基于小样本学习和LLM精馏的化学命名实体快速自适应识别。

命名实体识别（NER）在化学文本挖掘中得到了广泛的应用，用于化学实体的自动识别和提取。然而，现有的化学NER系统主要关注具有丰富训练数据的场景，需要大量的人工注释工作。这给化学领域的应用带来了挑战，比如催化领域，传统上许多进步都依赖于试错研究和变量的增量调整。这阻碍了促进科技进步，以应对新出现的能源和环境危机。在这项工作中，我们提出了一个少镜头NER模型，该模型可以快速适应仅使用有限数量的注释示例提取新类型的化学实体。我们的模型采用度量学习方法从高资源化学领域（具有丰富的注释）转移实体相似性知识，从而在低资源专业领域（有限的注释）实现有效的实体识别。我们在基于六个现有化学NER数据集构建的少量化学NER基准上验证了我们模型的有效性。实验表明，所提出的少镜头NER模型可以在每个实体类型只有5个样本的情况下获得合理的性能，并且随着样本数量的增加呈现出一致的提高。此外，我们展示了如何使用大型语言模型（LLM）注释数据训练所提出的模型，为NER系统的快速适应开辟了新的途径。我们的方法利用了化学大型语言模型的知识广度，同时将这些知识提炼成适合于高效和内部使用的轻量级模型。

本文章由计算机程序翻译，如有差异，请以英文原文为准。

求助全文

约1分钟内获得全文求助全文

来源期刊

Journal of Chemical Information and Modeling 化学-化学综合

CiteScore

9.80

自引率

10.70%

发文量

529

审稿时长

1.4 months

期刊介绍： The Journal of Chemical Information and Modeling publishes papers reporting new methodology and/or important applications in the fields of chemical informatics and molecular modeling.
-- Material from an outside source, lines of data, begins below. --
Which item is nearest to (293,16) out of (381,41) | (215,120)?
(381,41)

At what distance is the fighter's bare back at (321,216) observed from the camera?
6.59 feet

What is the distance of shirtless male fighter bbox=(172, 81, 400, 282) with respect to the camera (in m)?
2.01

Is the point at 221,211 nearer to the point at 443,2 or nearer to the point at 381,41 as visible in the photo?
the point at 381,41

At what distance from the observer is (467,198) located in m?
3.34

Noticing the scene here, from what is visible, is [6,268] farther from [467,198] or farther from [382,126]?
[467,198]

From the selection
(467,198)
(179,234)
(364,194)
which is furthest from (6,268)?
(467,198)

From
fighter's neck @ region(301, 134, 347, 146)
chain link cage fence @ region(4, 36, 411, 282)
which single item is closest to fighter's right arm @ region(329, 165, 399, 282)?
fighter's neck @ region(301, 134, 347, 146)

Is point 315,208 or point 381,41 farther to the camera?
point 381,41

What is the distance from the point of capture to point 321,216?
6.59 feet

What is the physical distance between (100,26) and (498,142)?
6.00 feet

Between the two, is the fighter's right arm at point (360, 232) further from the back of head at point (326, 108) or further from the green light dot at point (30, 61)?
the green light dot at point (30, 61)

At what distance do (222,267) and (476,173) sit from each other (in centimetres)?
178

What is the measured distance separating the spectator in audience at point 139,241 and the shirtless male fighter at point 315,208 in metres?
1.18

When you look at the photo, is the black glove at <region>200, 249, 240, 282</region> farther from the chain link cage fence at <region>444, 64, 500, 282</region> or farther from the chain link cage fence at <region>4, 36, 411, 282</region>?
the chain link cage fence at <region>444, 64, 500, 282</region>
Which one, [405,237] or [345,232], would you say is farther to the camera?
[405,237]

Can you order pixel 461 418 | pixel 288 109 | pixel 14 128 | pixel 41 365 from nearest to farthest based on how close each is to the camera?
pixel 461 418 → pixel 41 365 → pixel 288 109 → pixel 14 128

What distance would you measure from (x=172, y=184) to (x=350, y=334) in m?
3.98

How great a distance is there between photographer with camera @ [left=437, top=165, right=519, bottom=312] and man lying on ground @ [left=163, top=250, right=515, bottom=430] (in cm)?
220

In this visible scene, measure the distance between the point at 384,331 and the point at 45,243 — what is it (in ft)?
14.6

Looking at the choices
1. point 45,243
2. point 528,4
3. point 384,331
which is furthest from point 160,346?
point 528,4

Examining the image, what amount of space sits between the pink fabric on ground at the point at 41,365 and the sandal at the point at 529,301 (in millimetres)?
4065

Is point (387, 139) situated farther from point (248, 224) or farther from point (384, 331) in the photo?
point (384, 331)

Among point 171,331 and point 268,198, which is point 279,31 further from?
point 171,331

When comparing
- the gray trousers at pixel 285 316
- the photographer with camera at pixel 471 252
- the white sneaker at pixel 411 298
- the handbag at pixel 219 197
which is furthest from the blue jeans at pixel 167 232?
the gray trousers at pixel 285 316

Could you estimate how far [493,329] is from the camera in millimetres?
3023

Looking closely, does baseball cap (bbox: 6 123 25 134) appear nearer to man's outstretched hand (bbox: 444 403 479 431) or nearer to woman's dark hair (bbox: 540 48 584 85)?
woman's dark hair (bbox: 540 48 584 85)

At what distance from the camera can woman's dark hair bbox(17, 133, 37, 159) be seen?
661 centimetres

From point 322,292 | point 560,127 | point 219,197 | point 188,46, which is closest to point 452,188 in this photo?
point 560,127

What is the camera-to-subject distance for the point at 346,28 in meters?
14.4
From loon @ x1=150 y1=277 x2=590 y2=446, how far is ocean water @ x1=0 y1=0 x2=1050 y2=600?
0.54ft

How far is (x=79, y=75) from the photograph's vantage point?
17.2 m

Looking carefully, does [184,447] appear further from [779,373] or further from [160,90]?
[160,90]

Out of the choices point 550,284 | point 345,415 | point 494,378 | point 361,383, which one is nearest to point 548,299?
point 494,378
Specific topics include the representation and computer-based searching of chemical databases, molecular modeling, computer-aided molecular design of new materials, catalysts, or ligands, development of new computational methods or efficient algorithms for chemical software, and biopharmaceutical chemistry including analyses of biological activity and other issues related to drug discovery. Astute chemists, computer scientists, and information specialists look to this monthly’s insightful research studies, programming innovations, and software reviews to keep current with advances in this integral, multidisciplinary field. As a subscriber you’ll stay abreast of database search systems, use of graph theory in chemical problems, substructure search systems, pattern recognition and clustering, analysis of chemical and physical data, molecular modeling, graphics and natural language interfaces, bibliometric and citation analysis, and synthesis design and reactions databases.